Storing Passwords in Oracle Wallet

By default, the BRM Installer stores sensitive information, such as database and account passwords, in the Oracle wallet, and BRM applications retrieves the passwords from the Oracle wallet. However, if the database and account passwords are also stored in the Infranet.properties and pin.conf configuration files, the BRM applications retrieve the passwords from the configuration files. The BRM applications automatically decrypt the encrypted passwords when retrieving them from the configuration files.

By default, the passwords in the configuration files are encrypted in the Oracle ZT PKI format. For more information, see "Encrypting Data" in BRM Developer's Guide.

Note:

To encrypt passwords for client applications or optional managers that are not part of base BRM or that are associated with customizations, use the pin_crypt_app utility. For details, see "About Encrypting Passwords" in BRM Developer's Guide.

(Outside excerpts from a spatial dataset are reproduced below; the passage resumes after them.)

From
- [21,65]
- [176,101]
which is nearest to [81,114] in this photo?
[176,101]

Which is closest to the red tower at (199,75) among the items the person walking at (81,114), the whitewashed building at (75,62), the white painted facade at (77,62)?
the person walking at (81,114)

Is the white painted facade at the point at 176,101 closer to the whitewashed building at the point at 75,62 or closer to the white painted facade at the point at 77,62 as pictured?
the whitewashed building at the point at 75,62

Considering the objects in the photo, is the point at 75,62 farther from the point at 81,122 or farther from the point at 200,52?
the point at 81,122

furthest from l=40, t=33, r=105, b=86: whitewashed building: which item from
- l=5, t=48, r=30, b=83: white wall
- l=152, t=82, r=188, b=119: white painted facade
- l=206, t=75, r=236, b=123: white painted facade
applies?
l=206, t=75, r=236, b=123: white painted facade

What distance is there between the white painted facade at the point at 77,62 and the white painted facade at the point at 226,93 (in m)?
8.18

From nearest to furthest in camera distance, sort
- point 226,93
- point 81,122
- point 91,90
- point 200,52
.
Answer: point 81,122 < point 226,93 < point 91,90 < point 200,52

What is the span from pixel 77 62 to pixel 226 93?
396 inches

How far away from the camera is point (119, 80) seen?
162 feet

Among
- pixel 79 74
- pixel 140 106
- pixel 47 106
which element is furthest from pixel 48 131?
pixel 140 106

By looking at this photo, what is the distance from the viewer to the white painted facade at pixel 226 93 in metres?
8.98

When you encrypt a password for the Connection Manager (CM), ensure that the password adheres to the following rules:

  • Contain a minimum of eight characters

  • Include at least one numeric character, one uppercase character, and one special character

  • Differ from the previous four passwords

  • Not include any part of the user ID

Configuring Applications to Provide Login Information

BRM client applications provide login information in the login dialog box.

BRM Java-based applications, including Pricing Center, Customer Center, and Configuration Center, ask the user for port numbers and database names when the application starts.

To change most connection information for Java-based client applications, use the login dialog box, which appears when you start the application. The application uses this default information for subsequent sessions.